Task set:
1. Can you update the pipeline and pipenet text, starting with "Pipeline or Pipenet" and going on through "anomaly detection process.", so that "components" is replaced with "parts"?
2. Can you condense the paragraph in the pipeline and pipenet text that begins "skip_fit (list, optional)" into a short list that keeps its main facts?

Selected extract:
Pipeline and Pipenet

Module of model pipeline and pipenet.

Pipeline or Pipenet connects multiple components (transformers, detectors, and/or aggregators) into a model that may perform complex anomaly detection process.

class adtk.pipe.Pipeline(steps)[source]

A Pipeline object chains transformers and a detector sequentially.

Parameters

steps (list of 2-tuples (str, object)) – Components of this pipeline. Each 2-tuple represents a step in the pipeline (step name, model object).

Return type

None

Examples

>>> steps = [('moving average', RollingAggregate(agg='mean', window=10)),
             ('filter quantile 0.99', QuantileAD(high=0.99))]
>>> myPipeline = Pipeline(steps)
fit(ts, skip_fit=None, return_intermediate=False)[source]

Train all models in the pipeline sequentially.

Parameters
  • ts (pandas Series or DataFrame) – Time series used to train models.

  • skip_fit (list, optional) – Models to skip training. This could be used when pipeline contains models that are already trained by the same time series, and re- training would be time consuming. It must be a list of strings where each element is a model name. Default: None.

  • return_intermediate (bool, optional) – Whether to return intermediate results. Default: False.

Returns

If return_intermediate=True, return intermediate results generated during training as a dictionary where keys are step names. If a step does not perform transformation or detection, the result of that step will be None.

Return type

dict, optional

detect(ts, return_intermediate=False, return_list=False)[source]

Transform time series sequentially along pipeline, and detect anomalies with the last detector.

Parameters
  • ts (pandas Series or DataFrame) – Time series to detect anomalies from.

  • return_intermediate (bool, optional) – Whether to return intermediate results. Default: False.

  • return_list (bool, optional) – Whether to return a list of anomalous events, or a binary series indicating normal/anomalous. Default: False.

Returns

Detected anomalies.

  • If return_intermediate=False, return detected anomalies, i.e. result from last detector.

  • If return_intermediate=True, return results of all models in pipeline as a dict where each item represents the result of a model.

  • If return_list=False, result from a detector or an aggregator will be a binary pandas Series indicating normal/anomalous.

  • If return_list=True, result from a detector or an aggregator will be a list of events where an event is a pandas Timestamp if it is instantaneous or a 2-tuple of pandas Timestamps if it is a closed time interval.

Return type

pandas Series, pandas DataFrame, list, or dict

transform(ts, return_intermediate=False)[source]

Transform time series sequentially along pipeline.

Parameters
  • ts (pandas Series or DataFrame) – Time series to be transformed

  • return_intermediate (bool, optional) – Whether to return intermediate results. Default: False.

Returns

Transformed time series.

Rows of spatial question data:

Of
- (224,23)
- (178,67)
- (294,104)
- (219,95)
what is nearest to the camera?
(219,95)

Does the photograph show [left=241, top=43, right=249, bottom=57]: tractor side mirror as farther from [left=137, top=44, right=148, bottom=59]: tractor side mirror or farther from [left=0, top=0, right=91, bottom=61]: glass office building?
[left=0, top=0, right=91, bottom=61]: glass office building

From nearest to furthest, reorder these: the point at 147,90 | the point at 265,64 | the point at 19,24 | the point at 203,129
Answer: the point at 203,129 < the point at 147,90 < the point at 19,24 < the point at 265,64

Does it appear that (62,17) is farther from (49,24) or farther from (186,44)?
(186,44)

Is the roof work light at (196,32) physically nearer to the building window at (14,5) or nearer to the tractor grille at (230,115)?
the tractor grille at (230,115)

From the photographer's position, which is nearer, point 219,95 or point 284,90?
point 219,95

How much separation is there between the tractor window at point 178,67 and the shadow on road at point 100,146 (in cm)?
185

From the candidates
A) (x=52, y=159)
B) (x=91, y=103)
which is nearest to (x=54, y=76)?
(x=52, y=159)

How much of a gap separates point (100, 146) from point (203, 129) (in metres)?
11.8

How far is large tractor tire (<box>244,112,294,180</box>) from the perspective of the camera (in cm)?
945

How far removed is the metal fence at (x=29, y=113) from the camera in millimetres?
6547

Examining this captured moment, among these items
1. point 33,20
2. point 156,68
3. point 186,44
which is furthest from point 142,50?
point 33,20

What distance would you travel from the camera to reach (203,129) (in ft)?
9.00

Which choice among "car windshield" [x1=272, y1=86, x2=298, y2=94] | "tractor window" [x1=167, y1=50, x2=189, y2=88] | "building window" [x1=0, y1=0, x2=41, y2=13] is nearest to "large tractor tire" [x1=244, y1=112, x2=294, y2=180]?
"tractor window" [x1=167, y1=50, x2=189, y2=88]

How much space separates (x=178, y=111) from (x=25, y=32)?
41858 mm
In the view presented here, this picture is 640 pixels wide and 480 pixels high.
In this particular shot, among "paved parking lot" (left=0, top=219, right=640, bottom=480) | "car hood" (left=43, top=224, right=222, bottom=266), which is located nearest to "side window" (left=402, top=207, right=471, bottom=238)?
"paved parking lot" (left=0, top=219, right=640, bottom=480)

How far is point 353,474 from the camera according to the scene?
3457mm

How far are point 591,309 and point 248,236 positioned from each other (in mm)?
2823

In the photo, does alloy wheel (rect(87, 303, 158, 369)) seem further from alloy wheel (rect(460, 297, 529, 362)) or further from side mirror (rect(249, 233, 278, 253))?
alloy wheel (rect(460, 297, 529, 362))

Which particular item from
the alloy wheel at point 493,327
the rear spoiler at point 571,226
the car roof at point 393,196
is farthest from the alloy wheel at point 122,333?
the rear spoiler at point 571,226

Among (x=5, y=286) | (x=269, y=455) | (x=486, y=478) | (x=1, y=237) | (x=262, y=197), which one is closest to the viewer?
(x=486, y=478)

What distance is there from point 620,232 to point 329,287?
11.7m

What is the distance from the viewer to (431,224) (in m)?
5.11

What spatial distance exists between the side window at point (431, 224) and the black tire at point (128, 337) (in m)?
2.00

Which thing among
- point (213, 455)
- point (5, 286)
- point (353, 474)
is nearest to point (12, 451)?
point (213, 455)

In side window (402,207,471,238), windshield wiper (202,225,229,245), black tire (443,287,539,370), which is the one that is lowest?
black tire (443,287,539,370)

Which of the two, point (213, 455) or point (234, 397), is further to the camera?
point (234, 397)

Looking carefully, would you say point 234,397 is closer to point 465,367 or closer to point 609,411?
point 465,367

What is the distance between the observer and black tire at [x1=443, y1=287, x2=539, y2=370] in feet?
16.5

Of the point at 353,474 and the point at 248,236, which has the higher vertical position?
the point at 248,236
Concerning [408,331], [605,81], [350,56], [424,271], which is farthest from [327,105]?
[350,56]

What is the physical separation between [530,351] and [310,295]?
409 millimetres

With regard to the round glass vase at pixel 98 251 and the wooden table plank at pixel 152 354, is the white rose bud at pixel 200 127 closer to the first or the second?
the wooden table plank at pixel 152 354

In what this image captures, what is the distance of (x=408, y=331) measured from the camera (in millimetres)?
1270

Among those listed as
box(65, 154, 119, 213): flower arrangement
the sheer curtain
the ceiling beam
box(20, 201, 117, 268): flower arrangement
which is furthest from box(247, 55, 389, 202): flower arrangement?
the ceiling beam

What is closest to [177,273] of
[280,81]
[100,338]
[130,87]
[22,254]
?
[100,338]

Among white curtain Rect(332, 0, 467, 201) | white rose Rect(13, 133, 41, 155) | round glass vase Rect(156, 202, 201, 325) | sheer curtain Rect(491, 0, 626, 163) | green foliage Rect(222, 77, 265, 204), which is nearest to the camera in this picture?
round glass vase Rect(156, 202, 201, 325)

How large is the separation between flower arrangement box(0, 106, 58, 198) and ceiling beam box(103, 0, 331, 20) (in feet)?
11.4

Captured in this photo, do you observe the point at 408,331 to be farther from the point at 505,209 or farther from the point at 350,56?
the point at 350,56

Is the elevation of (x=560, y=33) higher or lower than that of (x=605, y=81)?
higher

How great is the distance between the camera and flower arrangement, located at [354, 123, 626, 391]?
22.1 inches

The responses:
1.
Pipeline or Pipenet connects multiple parts (transformers, detectors, and/or aggregators) into a model that may perform complex anomaly detection process.

2.
- skip_fit is an optional list of models whose training is skipped.
- It is useful when the pipeline contains models already trained on the same time series and retraining would be time consuming.
- It must be a list of strings, each one a model name.
- Default: None.